The story begins with a young boy who is being held in
Brazil due to financial influence and red tape. Cue Kyle and an organisation known
as the Foundation. This secret organisation exists, but as a ghost. There is no
paper trail, no official registration and certainly no payment. The organisation
exists solely to help those who are desperate and have no other means of
recourse. As more cases come to the Foundation, so does the threat to their
anonymity grow bigger. The newest missing persons case may just prove to be the
cherry on the top, as the more Kyle and his colleagues get sucked in, the more
they uncover just how deeply this cover-up goes. With the so-called good guys
now hot on his trail, and the bad guys from a previous case still out to get
him, will this be the end for Kyle and the Foundation? After all, if the
highest powers in the land want you gone – where can you run to?

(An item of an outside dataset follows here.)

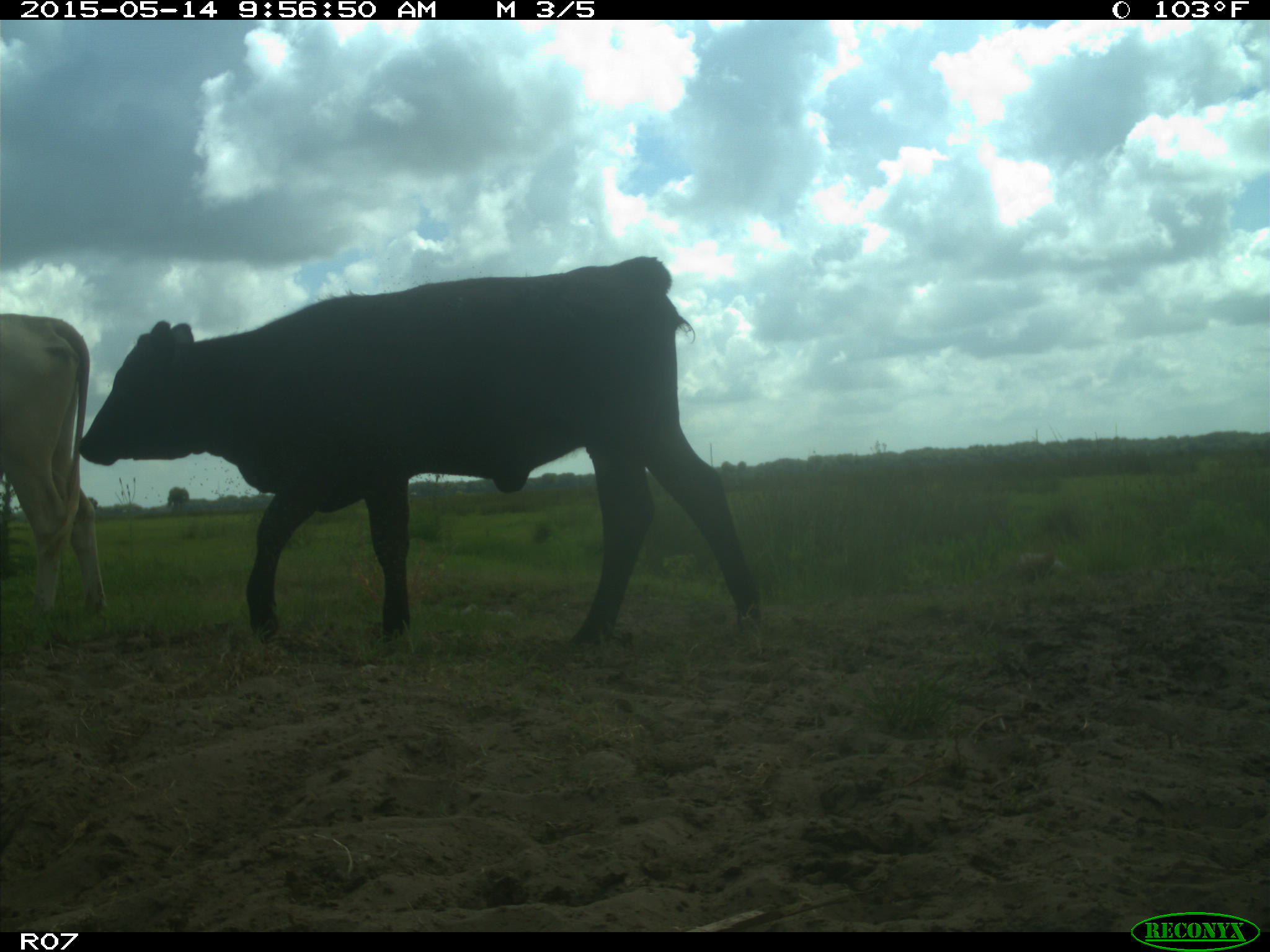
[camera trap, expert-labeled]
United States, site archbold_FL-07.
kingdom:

“With all due respect. That’s not the right knife.” This
opening line grabbed my attention and I immediately wanted to know more.
Finding out that it’s a knife Kyle is being threatened with, and he is telling
them they are using the wrong one, sets the tone for a fast-paced thriller. I
loved the idea of his secret organisation (a la Batman style, complete with
cave) and the lengths they were willing to go to help someone. The members of
the Foundation were all great characters and worked well together within the
context of the story. Even though it sounded stereotypical with the tough guy,
tech geek, legal adviser and financial backer they all played their parts
exactly the way the story needed them to. Kyle was an absolute rogue and
impossible to dislike. I loved the descriptions of the locations they landed
in, the crazy stunts they pulled to get out of situations, and the way they
manipulated scenarios to get what they needed. The violence was not over the
top and it was easy to read past the few editing mistakes that crept through.
This was a book that kept me hooked, with a fast pace, the
right ratio of comedy to action and a good underlying story. Highly recommended,
and we need more Kyles in this world.